Pain Coping Skills Training (PCST) uses a cognitive behavioral therapy (CBT) approach to teach patients cognitive and behavioral coping skills shown to reduce pain and pain interference (e.g., relaxation, distraction, cognitive restructuring, activity pacing). Randomized controlled trials show that PCST and similar CBT-based interventions, when delivered in a traditional in-person format, can improve pain and functioning in people with cancer and other conditions. Yet these interventions are underused in clinical care due to barriers such as high resource costs, a shortage of therapists trained to deliver them, and travel requirements for patients. This trial aims to deliver evidence-based behavioral pain interventions such as PCST with methods capable of overcoming barriers currently limiting patient access. This will be investigated using a two-arm trial comparing pain relief with the following interventions: painTRAINER in clinic with eight web-based follow-up sessions; enhanced usual care.

This project's goal is to develop a completely noninvasive, precise, and durable treatment option for low back pain (LBP). Focused ultrasound (FUS) is a lower-risk, completely noninvasive modality that enables the delivery of spatially confined acoustic energy to a small tissue region (dorsal root ganglion [DRG]) under magnetic resonance (MR) imaging guidance to treat axial low back pain by neuromodulation. The central goal of this study is to demonstrate neuromodulation of the DRG with FUS to decrease nerve conduction; this treatment can be used to attenuate pain sensation. This exploratory study will demonstrate FUS neuromodulation of the DRG in pigs as assessed by somatosensory evoked potential and perform unique behavioral assessments indicative of supraspinal pain sensation, with the ultimate goal of translating this technology to patients with LBP. FUS could potentially replace current invasive or systemically detrimental treatment modalities.

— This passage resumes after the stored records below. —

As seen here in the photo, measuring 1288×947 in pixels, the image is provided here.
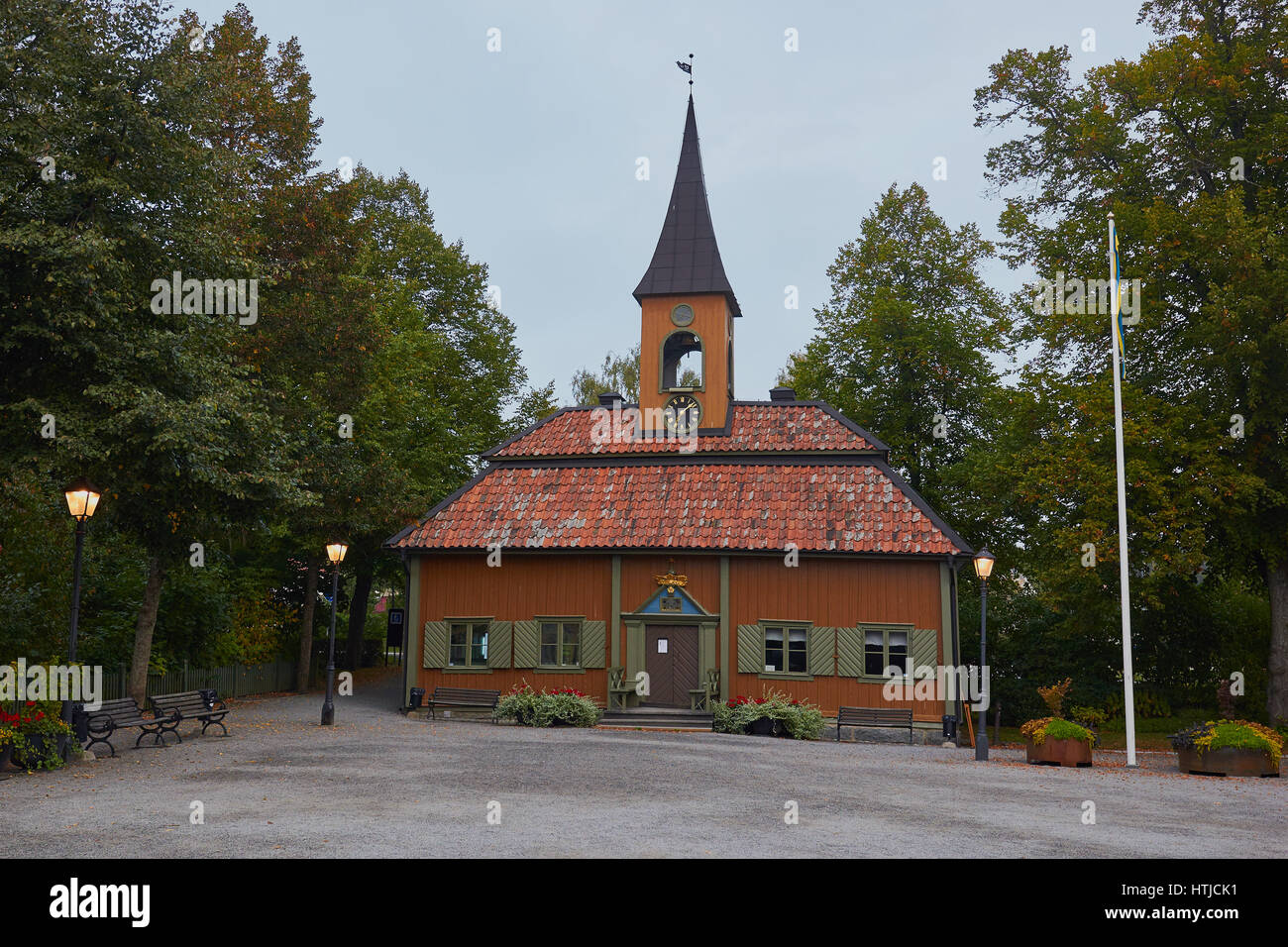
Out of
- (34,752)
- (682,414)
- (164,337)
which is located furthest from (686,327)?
(34,752)

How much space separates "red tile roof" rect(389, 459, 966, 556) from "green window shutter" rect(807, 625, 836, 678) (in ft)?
6.61

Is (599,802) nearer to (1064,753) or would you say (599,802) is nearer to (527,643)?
(1064,753)

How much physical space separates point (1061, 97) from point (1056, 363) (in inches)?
259

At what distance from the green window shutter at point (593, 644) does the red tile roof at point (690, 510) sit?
195cm

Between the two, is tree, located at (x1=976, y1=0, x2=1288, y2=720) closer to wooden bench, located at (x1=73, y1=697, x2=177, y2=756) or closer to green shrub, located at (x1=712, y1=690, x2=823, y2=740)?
green shrub, located at (x1=712, y1=690, x2=823, y2=740)

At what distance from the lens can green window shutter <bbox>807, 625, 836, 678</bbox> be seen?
2119 centimetres

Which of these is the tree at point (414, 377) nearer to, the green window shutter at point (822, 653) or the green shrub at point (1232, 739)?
the green window shutter at point (822, 653)

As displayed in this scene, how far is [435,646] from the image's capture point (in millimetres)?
22797

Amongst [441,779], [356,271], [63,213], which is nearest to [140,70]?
[63,213]

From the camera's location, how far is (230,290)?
18.2 m

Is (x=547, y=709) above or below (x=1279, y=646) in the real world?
below

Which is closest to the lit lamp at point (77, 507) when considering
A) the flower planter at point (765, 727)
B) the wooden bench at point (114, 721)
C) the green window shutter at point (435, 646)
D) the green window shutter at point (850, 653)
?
the wooden bench at point (114, 721)

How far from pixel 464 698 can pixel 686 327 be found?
1090 cm

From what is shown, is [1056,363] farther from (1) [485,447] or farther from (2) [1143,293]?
(1) [485,447]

This project focuses on identifying and validating a new central analgesic circuit in the brain, based on a highly innovative hypothesis that the strong analgesic effects of general anesthesia (GA) are in part carried out by GA-mediated activation of the endogenous analgesic circuits. Preliminary discovery studies found that a subset of GABAergic neurons located in the central amygdala (CeA) become strongly activated and express high levels of the immediate early gene Fos under GA (hereafter referred to as CeAGA neurons). Furthermore, activation of these neurons exert profound pain-suppressing effects in an acute pain model and a chronic orofacial neuropathic pain model in mice. Based on these exciting preliminary findings, this project will identify and validate CeAGA neurons’ analgesic functions utilizing multiple mouse pain models. Identification of these shared common pathways that need to be suppressed by specific subtypes of CeAGA analgesic neurons will be highly critical for developing precise CeAGA-targeted therapies to treat chronic pain.